Catching / blocking SIGINT during system call

2019-02-09 09:47发布

问题:

I've written a web crawler that I'd like to be able to stop via the keyboard. I don't want the program to die when I interrupt it; it needs to flush its data to disk first. I also don't want to catch KeyboardInterruptedException, because the persistent data could be in an inconsistent state.

My current solution is to define a signal handler that catches SIGINT and sets a flag; each iteration of the main loop checks this flag before processing the next url.

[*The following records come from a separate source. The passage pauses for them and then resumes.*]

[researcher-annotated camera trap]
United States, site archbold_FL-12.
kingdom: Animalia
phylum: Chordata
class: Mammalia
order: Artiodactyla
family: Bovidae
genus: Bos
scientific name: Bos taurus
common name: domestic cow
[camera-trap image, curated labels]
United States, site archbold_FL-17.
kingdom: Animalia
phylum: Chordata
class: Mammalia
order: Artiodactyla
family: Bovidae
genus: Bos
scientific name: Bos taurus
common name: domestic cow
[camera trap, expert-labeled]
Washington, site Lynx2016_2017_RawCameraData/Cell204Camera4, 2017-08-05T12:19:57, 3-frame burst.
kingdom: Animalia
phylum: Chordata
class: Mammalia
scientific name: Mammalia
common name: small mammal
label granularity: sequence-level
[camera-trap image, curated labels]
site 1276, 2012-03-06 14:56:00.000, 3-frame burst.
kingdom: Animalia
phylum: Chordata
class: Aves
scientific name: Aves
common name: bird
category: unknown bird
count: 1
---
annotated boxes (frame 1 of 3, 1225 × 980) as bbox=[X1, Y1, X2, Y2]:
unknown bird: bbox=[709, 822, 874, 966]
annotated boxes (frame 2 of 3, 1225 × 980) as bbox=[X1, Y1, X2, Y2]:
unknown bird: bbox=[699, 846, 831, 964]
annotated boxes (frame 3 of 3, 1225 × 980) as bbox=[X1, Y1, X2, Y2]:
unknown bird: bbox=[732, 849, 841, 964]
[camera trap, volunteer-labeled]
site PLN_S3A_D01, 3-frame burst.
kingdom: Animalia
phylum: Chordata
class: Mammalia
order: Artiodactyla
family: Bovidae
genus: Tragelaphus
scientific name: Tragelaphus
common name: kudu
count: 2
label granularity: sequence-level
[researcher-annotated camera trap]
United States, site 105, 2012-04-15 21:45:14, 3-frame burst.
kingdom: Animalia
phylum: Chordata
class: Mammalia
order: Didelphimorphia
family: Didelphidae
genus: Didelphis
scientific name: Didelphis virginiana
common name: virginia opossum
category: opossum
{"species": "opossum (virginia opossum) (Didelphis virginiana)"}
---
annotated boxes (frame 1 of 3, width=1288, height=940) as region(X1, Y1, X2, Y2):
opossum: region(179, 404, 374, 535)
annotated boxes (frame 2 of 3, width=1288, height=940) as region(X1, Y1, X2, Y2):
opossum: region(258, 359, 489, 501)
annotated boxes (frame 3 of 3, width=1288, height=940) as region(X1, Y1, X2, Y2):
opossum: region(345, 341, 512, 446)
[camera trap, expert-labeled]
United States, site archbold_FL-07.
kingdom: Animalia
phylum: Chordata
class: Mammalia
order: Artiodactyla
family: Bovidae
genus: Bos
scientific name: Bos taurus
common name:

However, I've found that if the system happens to be executing socket.recv() when I send the interrupt, I get this:

^C
Interrupted; stopping...  // indicates my interrupt handler ran
Traceback (most recent call last):
  File "crawler_test.py", line 154, in <module>
    main()
  ...
  File "/Library/Frameworks/Python.framework/Versions/2.6/lib/python2.6/socket.py", line 397, in readline
    data = recv(1)
socket.error: [Errno 4] Interrupted system call

and the process exits completely. Why does this happen? Is there a way I can prevent the interrupt from affecting the system call?

回答1:

socket.recv() calls the underlying POSIX-compliant recv function in the C layer, which, in turn, will return an error code EINTR when the process receives a SIGINT while waiting for incoming data in recv(). This error code can be used on the C side (if you were programming in C) to detect that recv() returned not because there is more data available on the socket but because the process received a SIGINT. Anyway, this error code is turned into an exception by Python, and since it is never caught, it terminates your application with the traceback you see. The solution is simply to catch socket.error, check the error code and if it is equal to errno.EINTR, ignore the exception silently. Something like this:

import errno

try:
    # do something
    result = conn.recv(bufsize)
except socket.error as (code, msg):
    if code != errno.EINTR:
        raise


回答2:

If you don't want your socket call to be interrupted disable the interrupt behavior after you set the signal handler.

signal.signal(<your signal here>, <your signal handler function here>)
signal.siginterrupt(<your signal here>, False)

In the signal handling function set some flag, e.g. a threading.Event() and then check that flag in your main processing function and terminate your crawler gracefully.

Background info here:

  • linux signal man page See discussion about SA_RESTART flag.
  • python docs